- _Directions for this task_: Carry on the passage about recordings of Sibelius's symphonies, picking up right after its final sentence.

A final important Sibelian from this period was the Russian émigré conductor Serge Koussevitzky, an "energetic disciple" to whom Sibelius had promised the world premiere of the ever-elusive Eighth Symphony. Koussevitzky and the Boston Symphony Orchestra performed the entire cycle during the 1932–1933 season (a programming first), and while in London to guest conduct the BBC Symphony Orchestra at the Queen's Hall, Koussevitzky made the world premiere recording of the Seventh Symphony at a public concert on 15 May 1933—just two months before Kajanus's death. Koussevitzky dispatched the test pressings to Sibelius with a 6 June letter: "if they [the discs] do not please you, they will be destroyed"; the composer, however, was pleased, writing on 3 July: "I find it hard to express the joy I experienced when I listened to you dear Maestro... Everything was so full of life and natural, and I cannot thank you sufficiently". Although he never obtained the Eighth (Sibelius abandoned the project and destroyed the score), Koussevitzky's advocacy remained undiminished: he commercially recorded the Second on 24 January 1935 and the Fifth on 29 December 1936, as well as an additional Second on 29 November 1950, six months before his death.

 Complete Sibelius cycles: 1952–present 
 Complete cycles 

Although early advocates from the 1930s and 1940s had conducted many of Sibelius's symphonies from gramophone, none of these Sibelians recorded all seven. In February 1952, Metronome (the United States distributor was Mercury) and Decca each began cycles: the former enlisted the Swedish conductor Sixten Ehrling and the Stockholm Radio Orchestra (now the Royal Stockholm Philharmonic Orchestra), whereas the latter employed the English conductor Anthony Collins and the London Symphony Orchestra. While in the middle of his cycle, Ehrling visited Sibelius at Ainola on 10 June 1952, "loaded with practical questions concerning interpretation and the composer's intentions"; but Sibelius's demurred, refusing to "confine the interpretations of his music to any specific edicts; each artist must be allowed to work according to his capacity and imagination". Ehrling outpaced Collins, completing his Sibelius cycle—history's first—in January 1953; Collins finished two years later in January 1955. These would be the only two cycles completed in Sibelius's lifetime.

- _Record list_:

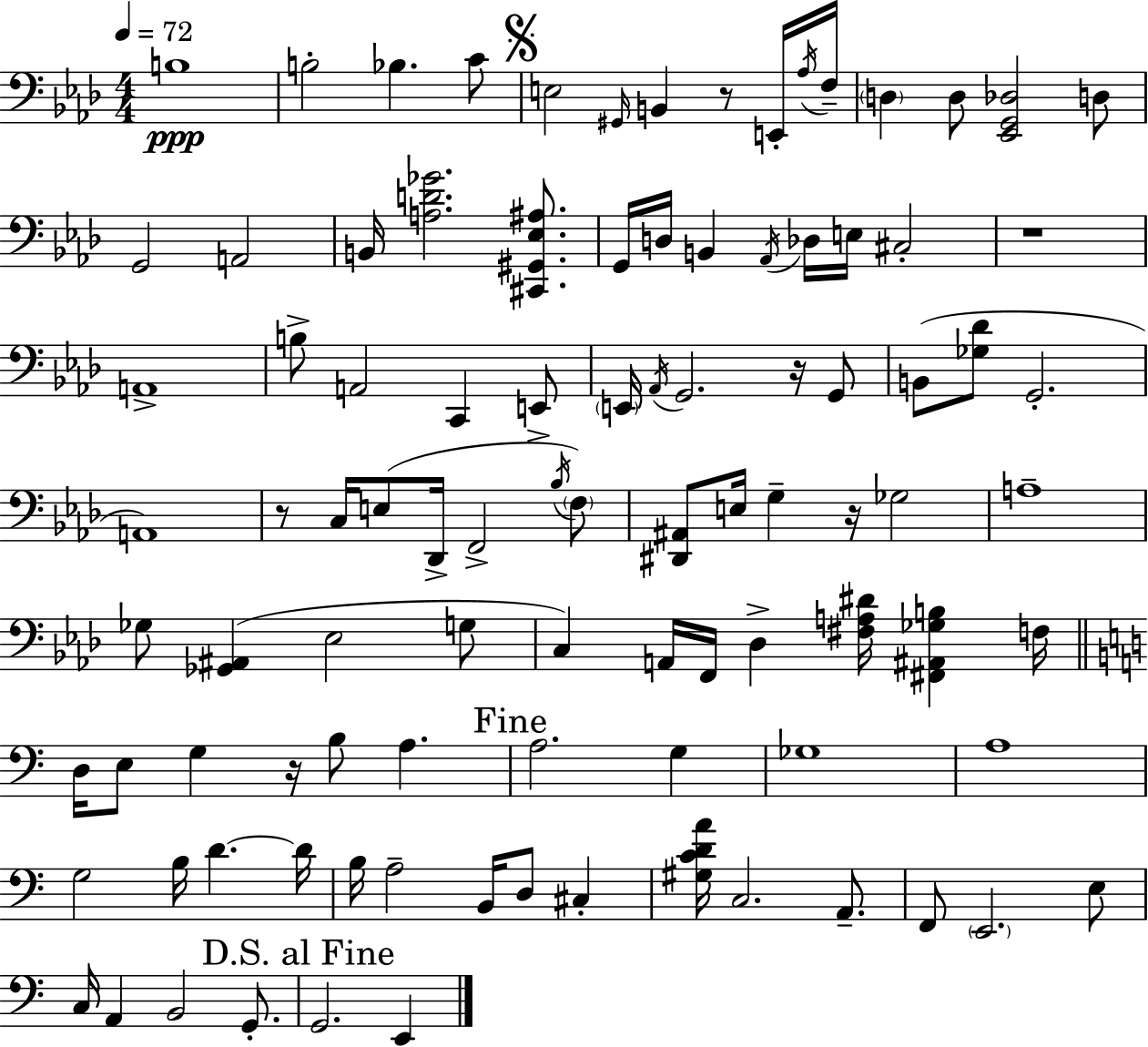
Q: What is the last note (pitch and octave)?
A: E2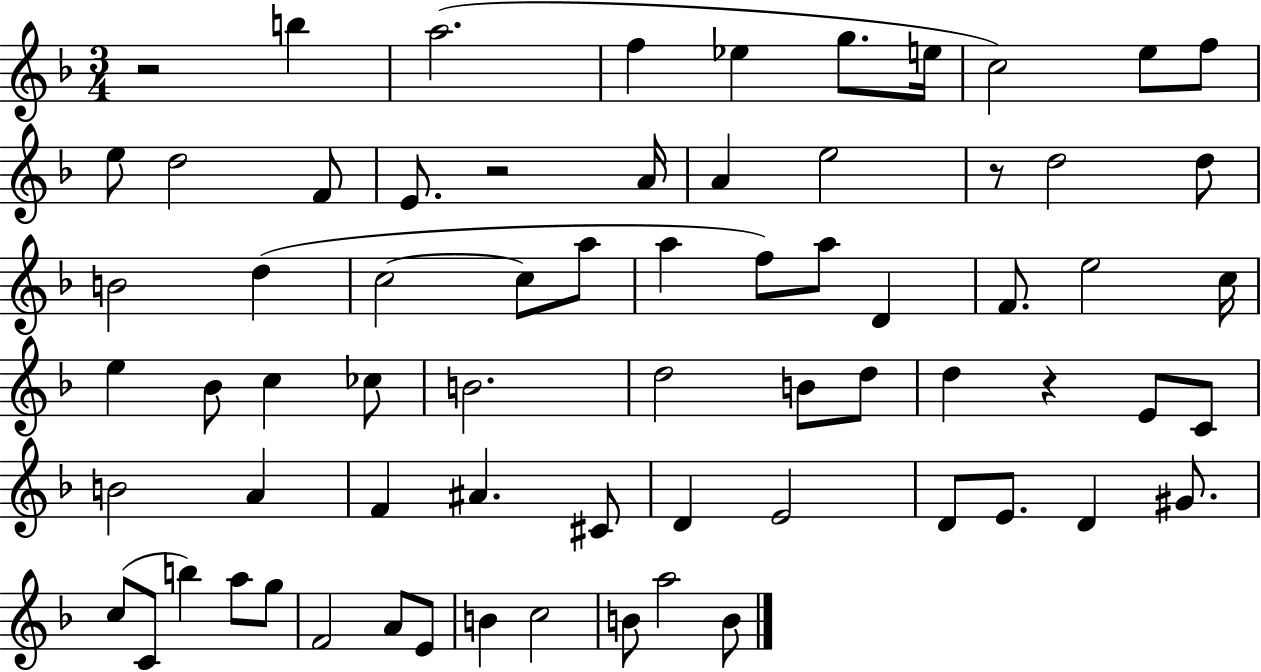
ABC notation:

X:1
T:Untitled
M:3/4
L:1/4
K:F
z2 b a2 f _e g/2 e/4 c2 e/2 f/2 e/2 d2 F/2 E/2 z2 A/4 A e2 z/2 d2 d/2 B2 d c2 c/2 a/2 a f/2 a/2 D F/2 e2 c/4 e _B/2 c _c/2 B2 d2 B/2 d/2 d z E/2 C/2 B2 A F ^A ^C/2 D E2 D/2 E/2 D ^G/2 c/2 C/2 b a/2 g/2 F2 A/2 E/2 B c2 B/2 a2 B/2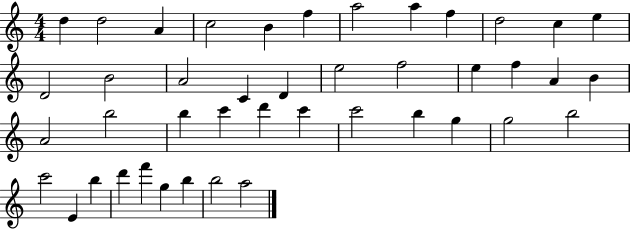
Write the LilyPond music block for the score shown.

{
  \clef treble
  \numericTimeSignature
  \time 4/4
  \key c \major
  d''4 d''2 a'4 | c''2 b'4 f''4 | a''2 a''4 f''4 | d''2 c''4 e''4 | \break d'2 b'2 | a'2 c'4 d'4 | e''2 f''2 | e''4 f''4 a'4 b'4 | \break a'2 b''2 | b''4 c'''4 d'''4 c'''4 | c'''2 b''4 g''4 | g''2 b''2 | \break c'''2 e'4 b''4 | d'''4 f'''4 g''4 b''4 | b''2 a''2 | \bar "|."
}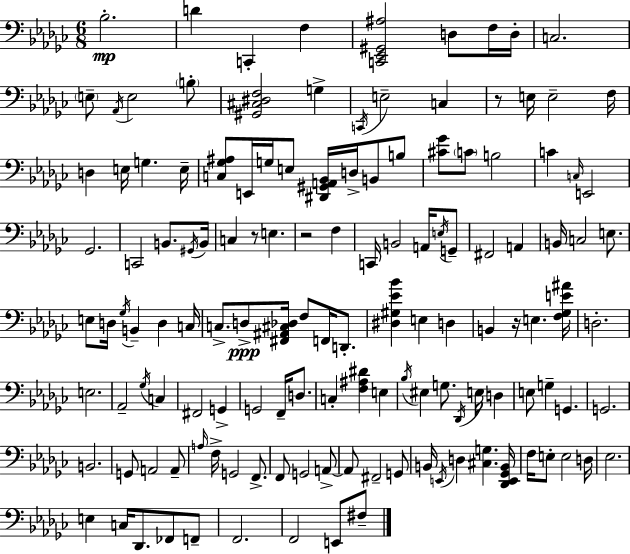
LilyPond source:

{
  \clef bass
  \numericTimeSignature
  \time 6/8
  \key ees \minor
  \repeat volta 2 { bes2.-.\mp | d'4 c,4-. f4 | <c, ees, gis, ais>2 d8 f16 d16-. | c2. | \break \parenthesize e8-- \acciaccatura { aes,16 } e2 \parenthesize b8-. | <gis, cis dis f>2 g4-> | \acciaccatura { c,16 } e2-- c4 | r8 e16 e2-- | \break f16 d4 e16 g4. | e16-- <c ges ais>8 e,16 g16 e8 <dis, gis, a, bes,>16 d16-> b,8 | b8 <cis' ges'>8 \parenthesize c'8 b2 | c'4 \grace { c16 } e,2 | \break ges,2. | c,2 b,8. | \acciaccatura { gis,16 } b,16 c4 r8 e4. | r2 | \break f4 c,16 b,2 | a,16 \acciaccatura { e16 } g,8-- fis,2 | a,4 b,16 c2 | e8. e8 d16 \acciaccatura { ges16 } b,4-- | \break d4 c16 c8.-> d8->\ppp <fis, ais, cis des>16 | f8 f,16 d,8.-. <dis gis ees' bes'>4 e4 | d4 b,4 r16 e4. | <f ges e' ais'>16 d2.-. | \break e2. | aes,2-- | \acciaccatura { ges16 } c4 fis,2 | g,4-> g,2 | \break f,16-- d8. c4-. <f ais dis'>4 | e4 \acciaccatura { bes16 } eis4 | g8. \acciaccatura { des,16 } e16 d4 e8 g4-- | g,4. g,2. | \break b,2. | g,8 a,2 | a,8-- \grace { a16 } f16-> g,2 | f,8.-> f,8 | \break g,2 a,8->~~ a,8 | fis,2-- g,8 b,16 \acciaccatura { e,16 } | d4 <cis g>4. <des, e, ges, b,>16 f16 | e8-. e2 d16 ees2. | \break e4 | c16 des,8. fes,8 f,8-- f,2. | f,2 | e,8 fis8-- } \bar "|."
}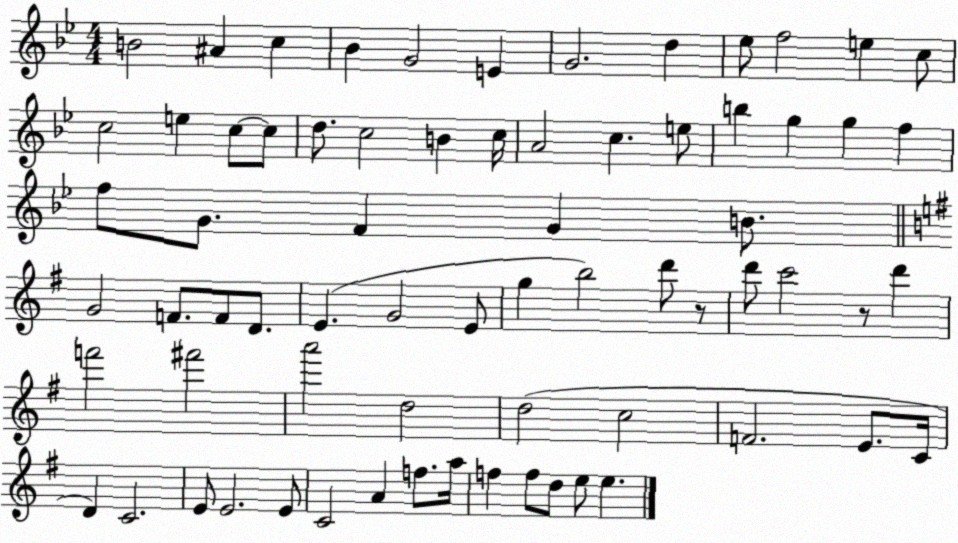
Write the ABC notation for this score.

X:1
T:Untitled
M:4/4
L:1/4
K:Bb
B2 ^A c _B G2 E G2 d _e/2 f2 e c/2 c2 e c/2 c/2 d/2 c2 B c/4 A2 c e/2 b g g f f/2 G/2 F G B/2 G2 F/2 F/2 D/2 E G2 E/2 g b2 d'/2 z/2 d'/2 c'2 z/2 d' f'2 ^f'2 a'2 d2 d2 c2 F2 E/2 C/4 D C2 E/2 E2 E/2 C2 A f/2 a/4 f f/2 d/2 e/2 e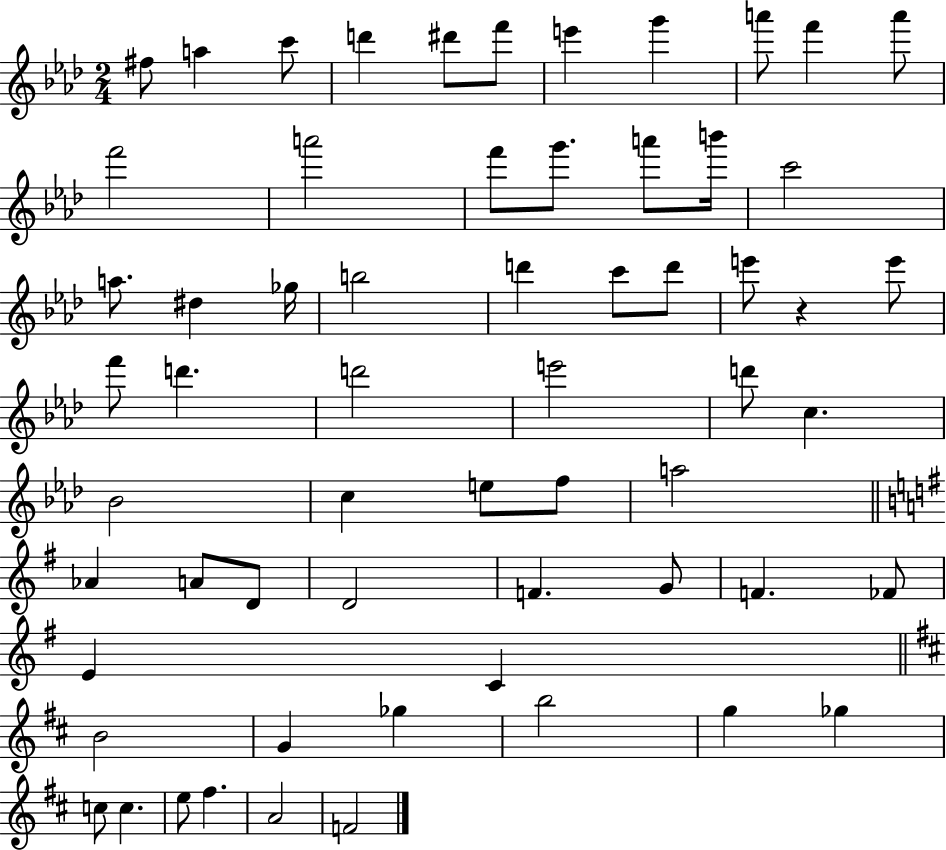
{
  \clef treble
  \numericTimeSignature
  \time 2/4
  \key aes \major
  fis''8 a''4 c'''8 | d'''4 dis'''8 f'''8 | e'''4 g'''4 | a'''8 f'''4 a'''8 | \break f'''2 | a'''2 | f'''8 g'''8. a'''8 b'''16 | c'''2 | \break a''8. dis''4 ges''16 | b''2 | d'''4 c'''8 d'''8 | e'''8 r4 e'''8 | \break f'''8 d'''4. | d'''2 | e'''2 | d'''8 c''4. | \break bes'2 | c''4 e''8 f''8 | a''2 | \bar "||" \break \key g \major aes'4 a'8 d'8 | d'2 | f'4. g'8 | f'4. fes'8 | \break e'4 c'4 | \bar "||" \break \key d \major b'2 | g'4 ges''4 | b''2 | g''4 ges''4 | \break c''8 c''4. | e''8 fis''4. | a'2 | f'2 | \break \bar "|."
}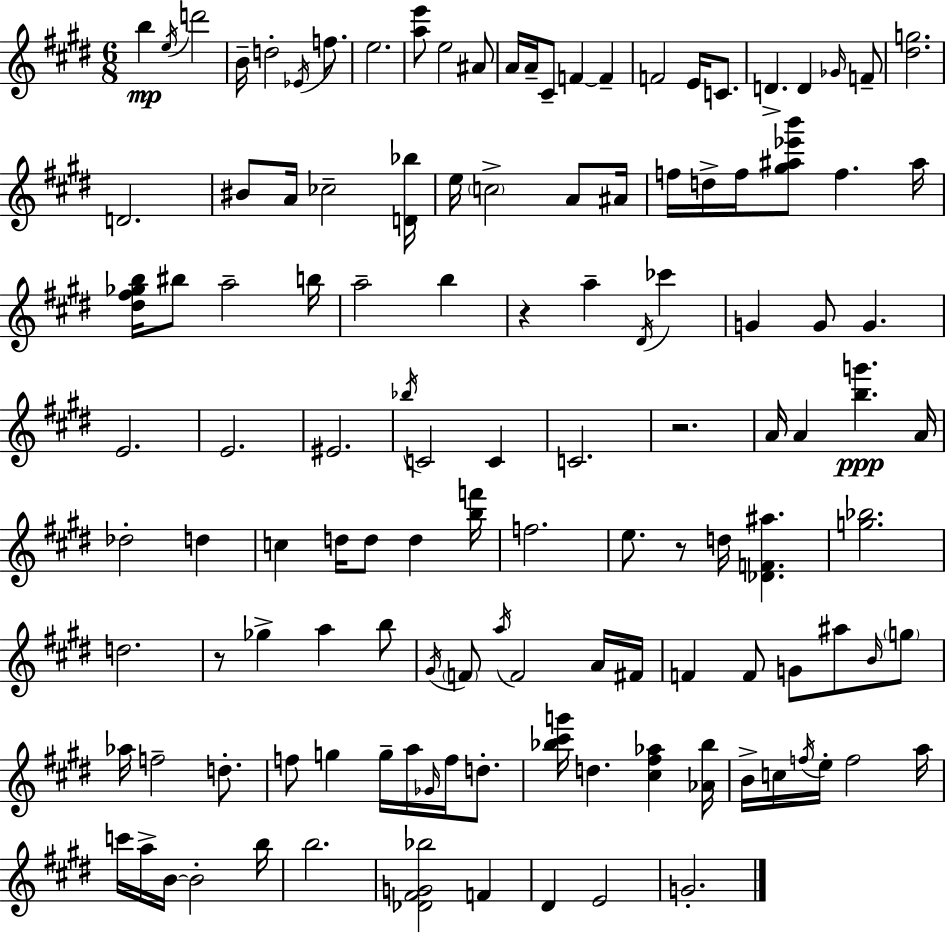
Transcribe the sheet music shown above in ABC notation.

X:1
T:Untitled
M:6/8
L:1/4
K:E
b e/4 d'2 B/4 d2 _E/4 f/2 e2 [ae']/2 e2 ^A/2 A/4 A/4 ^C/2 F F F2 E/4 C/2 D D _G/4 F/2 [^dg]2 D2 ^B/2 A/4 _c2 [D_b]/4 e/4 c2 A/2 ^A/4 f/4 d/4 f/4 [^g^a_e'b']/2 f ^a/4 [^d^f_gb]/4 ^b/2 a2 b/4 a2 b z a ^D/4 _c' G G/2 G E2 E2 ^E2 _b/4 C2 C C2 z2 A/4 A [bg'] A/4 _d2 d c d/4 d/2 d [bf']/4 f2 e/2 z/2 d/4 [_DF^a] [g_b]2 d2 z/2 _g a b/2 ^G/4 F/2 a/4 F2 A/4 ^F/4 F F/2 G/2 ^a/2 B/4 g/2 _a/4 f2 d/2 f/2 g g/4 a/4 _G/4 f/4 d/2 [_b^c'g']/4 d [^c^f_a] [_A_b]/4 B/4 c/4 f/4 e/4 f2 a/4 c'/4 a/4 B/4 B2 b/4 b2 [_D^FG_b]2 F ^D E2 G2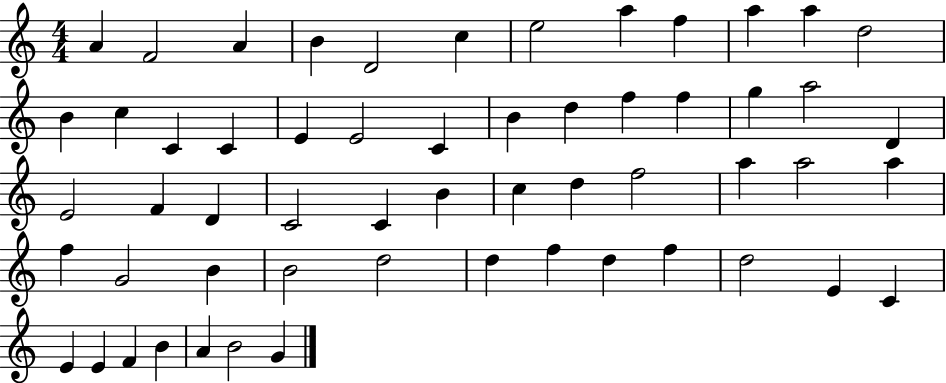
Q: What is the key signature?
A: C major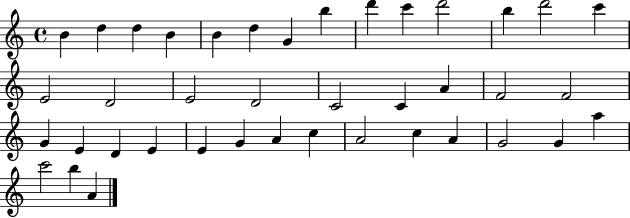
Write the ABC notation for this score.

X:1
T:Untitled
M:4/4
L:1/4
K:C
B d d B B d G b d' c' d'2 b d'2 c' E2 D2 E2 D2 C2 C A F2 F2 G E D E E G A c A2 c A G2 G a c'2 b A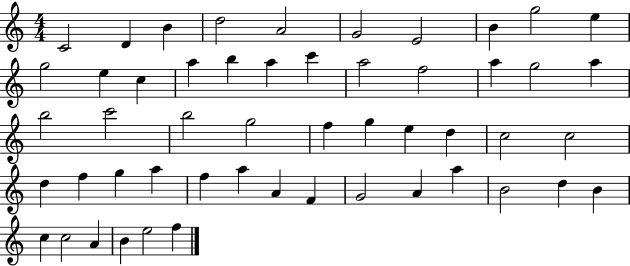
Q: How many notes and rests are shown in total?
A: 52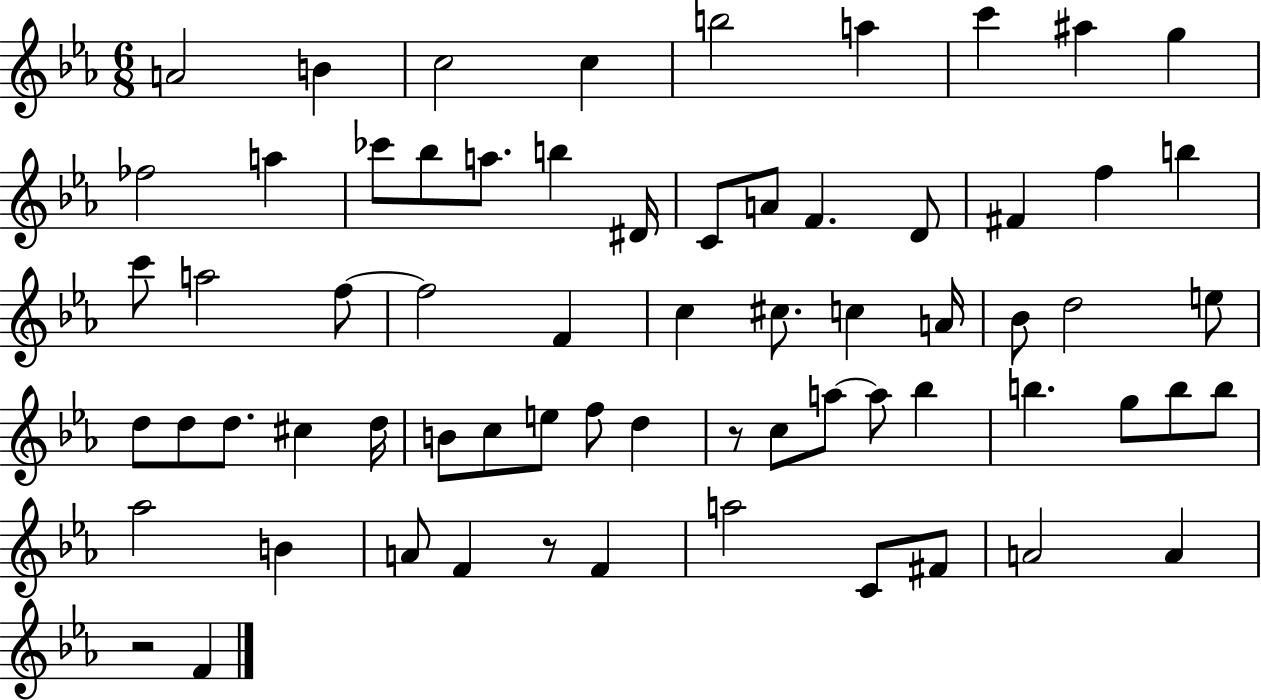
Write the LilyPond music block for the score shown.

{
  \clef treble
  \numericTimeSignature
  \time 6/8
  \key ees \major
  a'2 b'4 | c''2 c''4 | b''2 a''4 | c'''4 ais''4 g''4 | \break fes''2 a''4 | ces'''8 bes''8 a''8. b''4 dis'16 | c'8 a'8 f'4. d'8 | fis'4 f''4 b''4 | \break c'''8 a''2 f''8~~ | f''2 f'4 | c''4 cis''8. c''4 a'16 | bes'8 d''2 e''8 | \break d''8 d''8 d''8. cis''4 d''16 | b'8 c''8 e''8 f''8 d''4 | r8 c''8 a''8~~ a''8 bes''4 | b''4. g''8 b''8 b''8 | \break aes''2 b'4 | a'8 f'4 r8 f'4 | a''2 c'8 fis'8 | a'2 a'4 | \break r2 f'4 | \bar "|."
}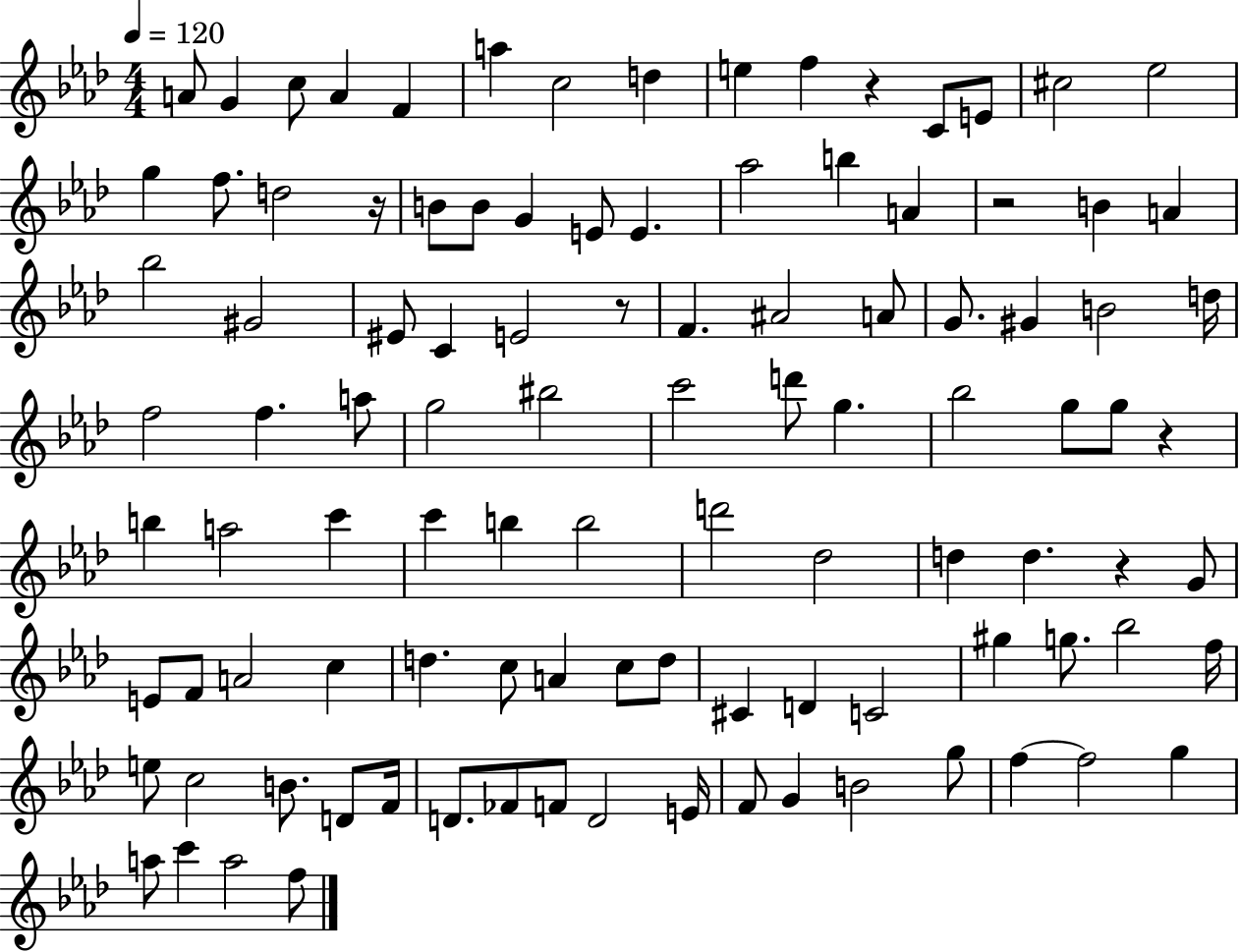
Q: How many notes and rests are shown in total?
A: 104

- _Response to this task_:
Both the Ehrling and the Collins cycles were recorded in mono; the Japanese conductor Akeo Watanabe and Japan Philharmonic Orchestra were the first to stereo, completing their cycle for Nippon Columbia in 1962 (the United States distributor was Epic). A patriotic milestone arrived in June 1977 when the Finnish conductor Paavo Berglund became the first of Sibelius's countrymen to record the cycle (with the Bournemouth Symphony Orchestra, EMI). Ten years later in July 1987, the Helsinki Philharmonic Orchestra became the first Finnish ensemble to complete the cycle (with Berglund, EMI).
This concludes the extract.